_YOUR INSTRUCTIONS_.
Transcribe every record in full, keeping it exactly the same.

_Stored data entries_.

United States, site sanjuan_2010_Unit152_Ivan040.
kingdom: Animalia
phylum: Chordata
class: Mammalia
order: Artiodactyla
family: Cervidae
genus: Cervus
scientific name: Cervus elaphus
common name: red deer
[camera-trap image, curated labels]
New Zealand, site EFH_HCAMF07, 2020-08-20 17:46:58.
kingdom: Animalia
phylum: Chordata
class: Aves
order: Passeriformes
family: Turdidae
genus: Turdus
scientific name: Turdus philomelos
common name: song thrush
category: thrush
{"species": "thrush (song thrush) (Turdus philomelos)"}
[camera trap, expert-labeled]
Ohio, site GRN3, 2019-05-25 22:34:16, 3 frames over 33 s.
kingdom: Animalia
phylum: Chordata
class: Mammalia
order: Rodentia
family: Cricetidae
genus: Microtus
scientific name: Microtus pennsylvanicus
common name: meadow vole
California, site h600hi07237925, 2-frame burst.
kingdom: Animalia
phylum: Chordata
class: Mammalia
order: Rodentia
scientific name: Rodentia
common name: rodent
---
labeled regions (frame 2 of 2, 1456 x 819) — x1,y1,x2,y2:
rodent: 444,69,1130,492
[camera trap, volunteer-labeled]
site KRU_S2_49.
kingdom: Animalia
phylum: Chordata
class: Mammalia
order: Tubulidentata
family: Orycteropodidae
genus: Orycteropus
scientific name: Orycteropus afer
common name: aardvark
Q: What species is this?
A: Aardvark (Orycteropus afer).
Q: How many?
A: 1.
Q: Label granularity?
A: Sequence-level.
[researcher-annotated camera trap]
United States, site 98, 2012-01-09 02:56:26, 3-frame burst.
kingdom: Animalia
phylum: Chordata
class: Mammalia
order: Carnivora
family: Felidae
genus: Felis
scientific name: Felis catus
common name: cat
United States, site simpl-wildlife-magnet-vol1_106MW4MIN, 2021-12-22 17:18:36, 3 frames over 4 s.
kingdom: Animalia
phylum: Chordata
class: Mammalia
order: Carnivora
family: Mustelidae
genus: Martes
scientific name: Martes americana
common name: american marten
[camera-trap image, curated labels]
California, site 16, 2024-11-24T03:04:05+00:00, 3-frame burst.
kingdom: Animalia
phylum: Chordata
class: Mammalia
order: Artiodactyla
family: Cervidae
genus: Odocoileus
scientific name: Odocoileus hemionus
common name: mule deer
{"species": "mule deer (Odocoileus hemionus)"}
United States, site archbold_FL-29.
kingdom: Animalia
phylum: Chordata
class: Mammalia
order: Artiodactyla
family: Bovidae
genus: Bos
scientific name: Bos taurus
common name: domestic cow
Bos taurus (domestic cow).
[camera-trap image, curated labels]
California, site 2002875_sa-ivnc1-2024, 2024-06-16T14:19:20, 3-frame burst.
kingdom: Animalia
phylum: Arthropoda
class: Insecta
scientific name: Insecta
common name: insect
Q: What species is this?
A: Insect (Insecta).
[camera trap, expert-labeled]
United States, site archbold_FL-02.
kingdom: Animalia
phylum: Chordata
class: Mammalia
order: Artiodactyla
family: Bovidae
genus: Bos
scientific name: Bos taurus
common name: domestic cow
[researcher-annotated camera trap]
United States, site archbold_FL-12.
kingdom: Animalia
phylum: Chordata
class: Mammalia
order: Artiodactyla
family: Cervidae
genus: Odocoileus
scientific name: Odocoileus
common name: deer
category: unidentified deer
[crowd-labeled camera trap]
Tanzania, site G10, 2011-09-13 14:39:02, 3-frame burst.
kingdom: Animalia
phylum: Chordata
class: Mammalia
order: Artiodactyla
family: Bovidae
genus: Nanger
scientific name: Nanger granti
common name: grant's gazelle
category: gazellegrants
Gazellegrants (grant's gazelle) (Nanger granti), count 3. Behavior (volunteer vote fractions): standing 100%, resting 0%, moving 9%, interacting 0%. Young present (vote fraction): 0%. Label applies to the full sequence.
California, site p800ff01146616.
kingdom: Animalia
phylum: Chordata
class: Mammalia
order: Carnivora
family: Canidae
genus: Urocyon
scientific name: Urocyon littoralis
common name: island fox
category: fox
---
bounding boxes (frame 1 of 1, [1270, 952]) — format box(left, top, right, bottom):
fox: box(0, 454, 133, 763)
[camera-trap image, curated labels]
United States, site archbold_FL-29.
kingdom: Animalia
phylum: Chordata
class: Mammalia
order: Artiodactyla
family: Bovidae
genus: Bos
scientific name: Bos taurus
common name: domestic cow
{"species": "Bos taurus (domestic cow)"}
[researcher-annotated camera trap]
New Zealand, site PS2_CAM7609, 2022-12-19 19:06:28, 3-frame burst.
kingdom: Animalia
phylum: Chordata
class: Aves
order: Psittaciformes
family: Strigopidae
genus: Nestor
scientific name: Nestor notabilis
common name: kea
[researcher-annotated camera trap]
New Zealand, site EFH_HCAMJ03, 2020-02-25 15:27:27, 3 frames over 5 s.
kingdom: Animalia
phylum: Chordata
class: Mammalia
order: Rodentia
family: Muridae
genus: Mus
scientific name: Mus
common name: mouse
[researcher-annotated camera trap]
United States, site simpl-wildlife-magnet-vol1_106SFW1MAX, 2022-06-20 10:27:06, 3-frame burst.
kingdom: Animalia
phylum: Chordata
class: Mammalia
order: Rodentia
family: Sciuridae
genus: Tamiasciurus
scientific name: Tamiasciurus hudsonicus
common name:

_WRITTEN ANSWER_.
United States, site sanjuan_2010_Unit152_Ivan040.
kingdom: Animalia
phylum: Chordata
class: Mammalia
order: Artiodactyla
family: Cervidae
genus: Cervus
scientific name: Cervus elaphus
common name: red deer
[camera-trap image, curated labels]
New Zealand, site EFH_HCAMF07, 2020-08-20 17:46:58.
kingdom: Animalia
phylum: Chordata
class: Aves
order: Passeriformes
family: Turdidae
genus: Turdus
scientific name: Turdus philomelos
common name: song thrush
category: thrush
{"species": "thrush (song thrush) (Turdus philomelos)"}
[camera trap, expert-labeled]
Ohio, site GRN3, 2019-05-25 22:34:16, 3 frames over 33 s.
kingdom: Animalia
phylum: Chordata
class: Mammalia
order: Rodentia
family: Cricetidae
genus: Microtus
scientific name: Microtus pennsylvanicus
common name: meadow vole
California, site h600hi07237925, 2-frame burst.
kingdom: Animalia
phylum: Chordata
class: Mammalia
order: Rodentia
scientific name: Rodentia
common name: rodent
---
labeled regions (frame 2 of 2, 1456 x 819) — x1,y1,x2,y2:
rodent: 444,69,1130,492
[camera trap, volunteer-labeled]
site KRU_S2_49.
kingdom: Animalia
phylum: Chordata
class: Mammalia
order: Tubulidentata
family: Orycteropodidae
genus: Orycteropus
scientific name: Orycteropus afer
common name: aardvark
Q: What species is this?
A: Aardvark (Orycteropus afer).
Q: How many?
A: 1.
Q: Label granularity?
A: Sequence-level.
[researcher-annotated camera trap]
United States, site 98, 2012-01-09 02:56:26, 3-frame burst.
kingdom: Animalia
phylum: Chordata
class: Mammalia
order: Carnivora
family: Felidae
genus: Felis
scientific name: Felis catus
common name: cat
United States, site simpl-wildlife-magnet-vol1_106MW4MIN, 2021-12-22 17:18:36, 3 frames over 4 s.
kingdom: Animalia
phylum: Chordata
class: Mammalia
order: Carnivora
family: Mustelidae
genus: Martes
scientific name: Martes americana
common name: american marten
[camera-trap image, curated labels]
California, site 16, 2024-11-24T03:04:05+00:00, 3-frame burst.
kingdom: Animalia
phylum: Chordata
class: Mammalia
order: Artiodactyla
family: Cervidae
genus: Odocoileus
scientific name: Odocoileus hemionus
common name: mule deer
{"species": "mule deer (Odocoileus hemionus)"}
United States, site archbold_FL-29.
kingdom: Animalia
phylum: Chordata
class: Mammalia
order: Artiodactyla
family: Bovidae
genus: Bos
scientific name: Bos taurus
common name: domestic cow
Bos taurus (domestic cow).
[camera-trap image, curated labels]
California, site 2002875_sa-ivnc1-2024, 2024-06-16T14:19:20, 3-frame burst.
kingdom: Animalia
phylum: Arthropoda
class: Insecta
scientific name: Insecta
common name: insect
Q: What species is this?
A: Insect (Insecta).
[camera trap, expert-labeled]
United States, site archbold_FL-02.
kingdom: Animalia
phylum: Chordata
class: Mammalia
order: Artiodactyla
family: Bovidae
genus: Bos
scientific name: Bos taurus
common name: domestic cow
[researcher-annotated camera trap]
United States, site archbold_FL-12.
kingdom: Animalia
phylum: Chordata
class: Mammalia
order: Artiodactyla
family: Cervidae
genus: Odocoileus
scientific name: Odocoileus
common name: deer
category: unidentified deer
[crowd-labeled camera trap]
Tanzania, site G10, 2011-09-13 14:39:02, 3-frame burst.
kingdom: Animalia
phylum: Chordata
class: Mammalia
order: Artiodactyla
family: Bovidae
genus: Nanger
scientific name: Nanger granti
common name: grant's gazelle
category: gazellegrants
Gazellegrants (grant's gazelle) (Nanger granti), count 3. Behavior (volunteer vote fractions): standing 100%, resting 0%, moving 9%, interacting 0%. Young present (vote fraction): 0%. Label applies to the full sequence.
California, site p800ff01146616.
kingdom: Animalia
phylum: Chordata
class: Mammalia
order: Carnivora
family: Canidae
genus: Urocyon
scientific name: Urocyon littoralis
common name: island fox
category: fox
---
bounding boxes (frame 1 of 1, [1270, 952]) — format box(left, top, right, bottom):
fox: box(0, 454, 133, 763)
[camera-trap image, curated labels]
United States, site archbold_FL-29.
kingdom: Animalia
phylum: Chordata
class: Mammalia
order: Artiodactyla
family: Bovidae
genus: Bos
scientific name: Bos taurus
common name: domestic cow
{"species": "Bos taurus (domestic cow)"}
[researcher-annotated camera trap]
New Zealand, site PS2_CAM7609, 2022-12-19 19:06:28, 3-frame burst.
kingdom: Animalia
phylum: Chordata
class: Aves
order: Psittaciformes
family: Strigopidae
genus: Nestor
scientific name: Nestor notabilis
common name: kea
[researcher-annotated camera trap]
New Zealand, site EFH_HCAMJ03, 2020-02-25 15:27:27, 3 frames over 5 s.
kingdom: Animalia
phylum: Chordata
class: Mammalia
order: Rodentia
family: Muridae
genus: Mus
scientific name: Mus
common name: mouse
[researcher-annotated camera trap]
United States, site simpl-wildlife-magnet-vol1_106SFW1MAX, 2022-06-20 10:27:06, 3-frame burst.
kingdom: Animalia
phylum: Chordata
class: Mammalia
order: Rodentia
family: Sciuridae
genus: Tamiasciurus
scientific name: Tamiasciurus hudsonicus
common name:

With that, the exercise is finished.